Long Branch Partners Files $75 Million Lawsuit Against the City of Long Branch Regarding Lower Broadway Redevelopment
MONMOUTH COUNTY, N.J., Dec. 22, 2015 /PRNewswire/ -- Long Branch Partners, LLC, (LBP) filed a lawsuit in Monmouth County court seeking more than $75 million in damages from the City of Long Branch, citing years of delays by the City in the company's efforts to redevelop the Lower Broadway area.
LBP is the current owner of the blighted 10-acre site located on Lower Broadway within the City's designated Arts and Entertainment District. The site was originally designated as a blighted area 19 years ago by Mayor Schneider and the City Council. Unfortunately, the Mayor and the City have failed for 19 years to spur the redevelopment of this area. Despite the tortured history of the site and the City's failed efforts, LBP spent millions of dollars over a three-year period in an effort to gain the support of the City and ignite the redevelopment. To that end, LBP retained design consultants required by the City and crafted a concept plan that was endorsed by the City in writing.
"After more than three years of working with the City to develop a plan that everyone could support – a plan that was ultimately endorsed by the City – our cooperation was rewarded with three consecutive frivolous lawsuits filed against us by the City," commented Jonathan Stein of Long Branch Partners.
"We have been transparent and cooperative with the City of Long Branch for three years. Now that we have a great plan that the City has endorsed, we should be moving forward with the designation and redevelopment. Instead, the Mayor and Council have abandoned our redevelopment process and opted for litigation in what I can only surmise is an apparent attempt to harass us and force us to sell the property at a diminished value," added Stein.
Long Branch Partners has been seeking to redevelop the blighted area since 2012, however the City of Long Branch has refused to name LBP as the redeveloper for the area.

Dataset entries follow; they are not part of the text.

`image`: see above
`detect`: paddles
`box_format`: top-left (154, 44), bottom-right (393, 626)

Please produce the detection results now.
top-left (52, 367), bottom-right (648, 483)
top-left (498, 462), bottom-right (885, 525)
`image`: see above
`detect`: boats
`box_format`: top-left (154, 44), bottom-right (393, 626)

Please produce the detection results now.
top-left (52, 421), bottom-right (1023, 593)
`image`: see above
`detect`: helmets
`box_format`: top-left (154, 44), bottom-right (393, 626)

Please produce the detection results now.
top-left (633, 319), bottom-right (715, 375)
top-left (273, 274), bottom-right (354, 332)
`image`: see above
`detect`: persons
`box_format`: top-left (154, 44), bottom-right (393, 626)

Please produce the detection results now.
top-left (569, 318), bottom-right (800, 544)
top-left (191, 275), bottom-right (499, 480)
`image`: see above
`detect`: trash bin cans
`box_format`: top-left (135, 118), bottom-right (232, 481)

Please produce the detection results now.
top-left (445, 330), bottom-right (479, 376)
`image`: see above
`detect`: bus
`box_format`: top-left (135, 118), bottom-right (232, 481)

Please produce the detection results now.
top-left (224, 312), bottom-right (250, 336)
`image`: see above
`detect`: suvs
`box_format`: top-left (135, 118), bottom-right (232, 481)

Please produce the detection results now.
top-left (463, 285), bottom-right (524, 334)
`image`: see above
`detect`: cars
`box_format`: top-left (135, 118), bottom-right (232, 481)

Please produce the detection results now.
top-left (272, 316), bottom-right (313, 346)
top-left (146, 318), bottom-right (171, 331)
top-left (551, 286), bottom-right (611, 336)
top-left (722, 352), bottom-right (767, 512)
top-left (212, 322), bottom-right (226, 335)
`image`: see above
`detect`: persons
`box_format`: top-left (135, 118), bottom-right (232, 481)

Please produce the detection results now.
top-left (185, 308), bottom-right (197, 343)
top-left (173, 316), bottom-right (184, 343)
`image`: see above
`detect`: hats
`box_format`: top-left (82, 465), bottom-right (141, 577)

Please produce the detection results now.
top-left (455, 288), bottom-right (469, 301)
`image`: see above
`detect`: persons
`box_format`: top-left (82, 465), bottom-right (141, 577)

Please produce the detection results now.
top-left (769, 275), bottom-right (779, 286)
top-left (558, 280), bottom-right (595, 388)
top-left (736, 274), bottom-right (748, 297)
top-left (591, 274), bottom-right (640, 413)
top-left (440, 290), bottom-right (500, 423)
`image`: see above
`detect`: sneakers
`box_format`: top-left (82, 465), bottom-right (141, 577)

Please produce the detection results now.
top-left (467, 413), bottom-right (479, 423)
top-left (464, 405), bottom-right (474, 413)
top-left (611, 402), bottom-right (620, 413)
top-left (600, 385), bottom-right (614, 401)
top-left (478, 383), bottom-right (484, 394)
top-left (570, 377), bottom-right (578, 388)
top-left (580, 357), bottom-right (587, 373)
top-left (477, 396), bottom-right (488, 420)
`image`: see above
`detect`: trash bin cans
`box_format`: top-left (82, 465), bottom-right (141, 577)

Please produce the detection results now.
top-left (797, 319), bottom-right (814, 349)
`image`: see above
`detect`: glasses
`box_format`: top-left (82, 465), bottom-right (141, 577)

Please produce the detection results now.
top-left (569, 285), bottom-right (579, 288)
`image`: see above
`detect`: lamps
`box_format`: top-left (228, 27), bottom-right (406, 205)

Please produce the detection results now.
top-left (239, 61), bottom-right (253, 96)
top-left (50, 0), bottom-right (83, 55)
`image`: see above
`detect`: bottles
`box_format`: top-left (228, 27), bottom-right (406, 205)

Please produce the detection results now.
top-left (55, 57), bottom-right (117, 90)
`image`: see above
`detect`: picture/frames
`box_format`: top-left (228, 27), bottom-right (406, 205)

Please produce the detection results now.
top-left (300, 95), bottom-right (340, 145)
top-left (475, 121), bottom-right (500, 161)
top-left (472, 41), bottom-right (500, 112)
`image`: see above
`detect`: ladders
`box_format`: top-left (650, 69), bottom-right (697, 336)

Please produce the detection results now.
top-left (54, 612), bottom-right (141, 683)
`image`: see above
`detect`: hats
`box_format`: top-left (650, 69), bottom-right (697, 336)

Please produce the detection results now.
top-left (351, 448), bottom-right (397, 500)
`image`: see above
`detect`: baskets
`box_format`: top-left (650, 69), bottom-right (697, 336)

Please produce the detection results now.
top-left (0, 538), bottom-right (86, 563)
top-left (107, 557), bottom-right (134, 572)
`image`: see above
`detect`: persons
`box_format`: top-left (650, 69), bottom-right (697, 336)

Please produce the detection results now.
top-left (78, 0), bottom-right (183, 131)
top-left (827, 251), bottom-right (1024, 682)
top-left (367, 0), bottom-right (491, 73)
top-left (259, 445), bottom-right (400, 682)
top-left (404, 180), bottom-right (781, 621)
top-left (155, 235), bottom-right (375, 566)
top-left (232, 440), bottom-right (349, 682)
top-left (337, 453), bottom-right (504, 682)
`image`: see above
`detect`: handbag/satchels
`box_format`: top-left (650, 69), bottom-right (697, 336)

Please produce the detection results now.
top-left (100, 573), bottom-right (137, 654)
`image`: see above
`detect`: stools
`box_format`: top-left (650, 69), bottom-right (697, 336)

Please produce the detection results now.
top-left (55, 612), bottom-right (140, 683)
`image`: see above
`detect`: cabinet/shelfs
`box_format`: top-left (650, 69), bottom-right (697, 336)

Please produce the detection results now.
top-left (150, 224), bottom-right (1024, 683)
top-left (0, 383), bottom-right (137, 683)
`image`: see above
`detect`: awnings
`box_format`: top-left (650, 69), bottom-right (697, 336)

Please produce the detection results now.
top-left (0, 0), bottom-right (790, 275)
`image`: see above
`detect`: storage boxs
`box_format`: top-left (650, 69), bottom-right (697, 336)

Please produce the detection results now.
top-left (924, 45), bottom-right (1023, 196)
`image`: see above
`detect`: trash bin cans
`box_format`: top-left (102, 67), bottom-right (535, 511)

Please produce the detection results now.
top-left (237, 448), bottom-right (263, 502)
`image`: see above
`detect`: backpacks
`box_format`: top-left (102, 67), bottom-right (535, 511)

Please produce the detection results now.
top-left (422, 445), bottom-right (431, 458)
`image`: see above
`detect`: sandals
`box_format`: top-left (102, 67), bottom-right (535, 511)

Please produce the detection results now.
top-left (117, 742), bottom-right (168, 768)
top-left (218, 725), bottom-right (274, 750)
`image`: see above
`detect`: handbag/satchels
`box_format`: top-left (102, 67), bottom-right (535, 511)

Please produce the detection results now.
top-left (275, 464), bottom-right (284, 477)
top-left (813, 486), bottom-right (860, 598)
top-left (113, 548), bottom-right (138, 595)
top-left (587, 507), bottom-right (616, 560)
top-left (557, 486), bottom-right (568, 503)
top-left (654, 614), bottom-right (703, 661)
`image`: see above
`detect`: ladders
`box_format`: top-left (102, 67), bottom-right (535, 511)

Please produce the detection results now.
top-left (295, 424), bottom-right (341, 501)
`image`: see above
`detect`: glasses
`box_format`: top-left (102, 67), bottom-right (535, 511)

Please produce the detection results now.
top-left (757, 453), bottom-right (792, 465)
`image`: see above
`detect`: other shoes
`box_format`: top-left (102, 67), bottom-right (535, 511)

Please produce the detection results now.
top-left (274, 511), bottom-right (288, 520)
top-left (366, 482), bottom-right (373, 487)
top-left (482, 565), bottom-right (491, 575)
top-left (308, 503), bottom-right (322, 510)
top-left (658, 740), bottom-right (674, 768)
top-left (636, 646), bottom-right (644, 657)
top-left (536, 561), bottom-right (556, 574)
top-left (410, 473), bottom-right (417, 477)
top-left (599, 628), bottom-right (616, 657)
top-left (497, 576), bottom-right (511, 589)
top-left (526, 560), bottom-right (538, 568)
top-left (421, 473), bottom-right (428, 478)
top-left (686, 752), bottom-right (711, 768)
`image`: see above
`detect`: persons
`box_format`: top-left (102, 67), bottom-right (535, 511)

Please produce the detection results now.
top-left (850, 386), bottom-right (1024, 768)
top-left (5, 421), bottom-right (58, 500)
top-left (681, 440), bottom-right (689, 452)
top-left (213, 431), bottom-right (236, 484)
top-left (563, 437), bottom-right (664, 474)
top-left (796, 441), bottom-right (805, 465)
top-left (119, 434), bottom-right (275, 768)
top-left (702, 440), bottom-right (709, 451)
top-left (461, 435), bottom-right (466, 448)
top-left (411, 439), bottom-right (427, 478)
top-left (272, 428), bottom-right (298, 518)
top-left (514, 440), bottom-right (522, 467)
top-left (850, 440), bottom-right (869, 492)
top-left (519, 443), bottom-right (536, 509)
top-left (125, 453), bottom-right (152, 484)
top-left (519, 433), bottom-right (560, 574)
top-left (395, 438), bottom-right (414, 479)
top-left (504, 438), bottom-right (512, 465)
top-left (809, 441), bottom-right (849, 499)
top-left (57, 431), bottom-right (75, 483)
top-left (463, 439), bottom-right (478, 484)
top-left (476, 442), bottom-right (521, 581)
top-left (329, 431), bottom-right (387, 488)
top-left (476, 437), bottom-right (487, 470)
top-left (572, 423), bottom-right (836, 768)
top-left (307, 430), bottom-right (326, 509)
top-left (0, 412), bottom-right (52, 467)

"What is unfortunate is that the residents of Long Branch and the commercial property owners on Broadway are the ultimate losers here," added Stein. "Our concept plan would revitalize an area of the city that has been blighted for more than 20 years. The actions of city officials simply have halted any forward movement and made it impossible for us to succeed. Since the City has blocked our efforts to redevelop the area and we have no beneficial use or enjoyment of our properties, the City has effectively taken our properties. At this point, they should designate us as the redeveloper or pay us for the properties."
Although the principals of Long Branch Partners have more than 50 years of combined experience in real estate development, the City, its Officials and Agencies have acted in an arbitrary, capricious and unreasonable manner by refusing to name Long Branch Partners as a redeveloper. The principals of LBP are currently developing several master-planned, mixed-use communities throughout the Northeast that will be worth billions of dollars and they are eminently qualified to redevelop their properties on Lower Broadway.
Long Branch Partners purchased the property in order to build a high-end mixed use development that would include 750 luxury apartments and more than 115,000 square feet of retail space. Unfortunately, 19 years after the City designated this a blighted area in need of redevelopment, this area of Lower Broadway continues to be a hotbed of local crime, subject to fires and other casualties.
Long Branch Partners is seeking more than $75 million dollars in damages.